- [Task instructions]: Return the data exactly, with all pictures removed.

The data Start Marker

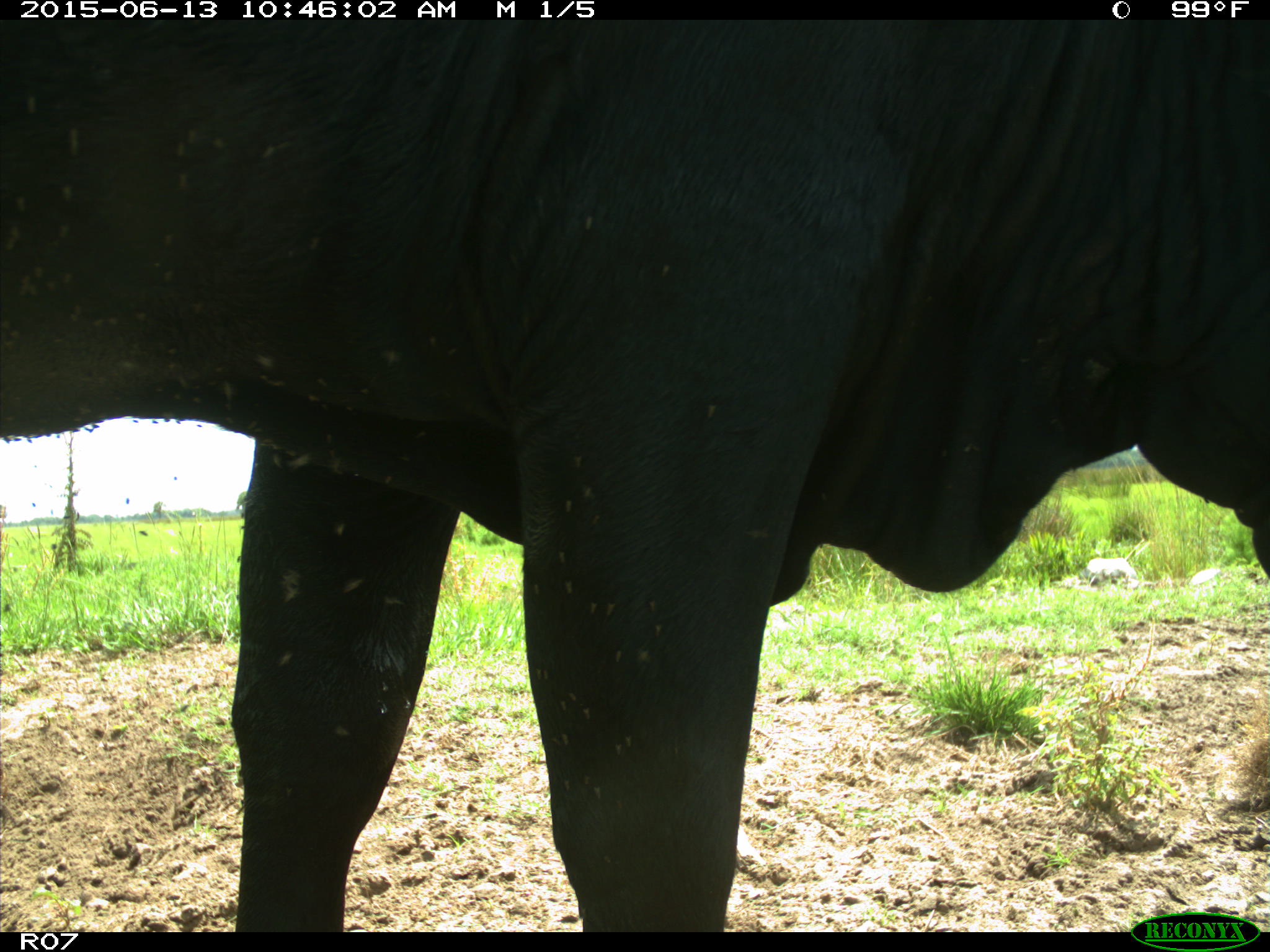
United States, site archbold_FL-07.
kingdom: Animalia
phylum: Chordata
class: Mammalia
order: Artiodactyla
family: Bovidae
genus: Bos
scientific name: Bos taurus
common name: domestic cow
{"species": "Bos taurus (domestic cow)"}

The data End Marker

- [Answer section]:
United States, site archbold_FL-07.
kingdom: Animalia
phylum: Chordata
class: Mammalia
order: Artiodactyla
family: Bovidae
genus: Bos
scientific name: Bos taurus
common name: domestic cow
{"species": "Bos taurus (domestic cow)"}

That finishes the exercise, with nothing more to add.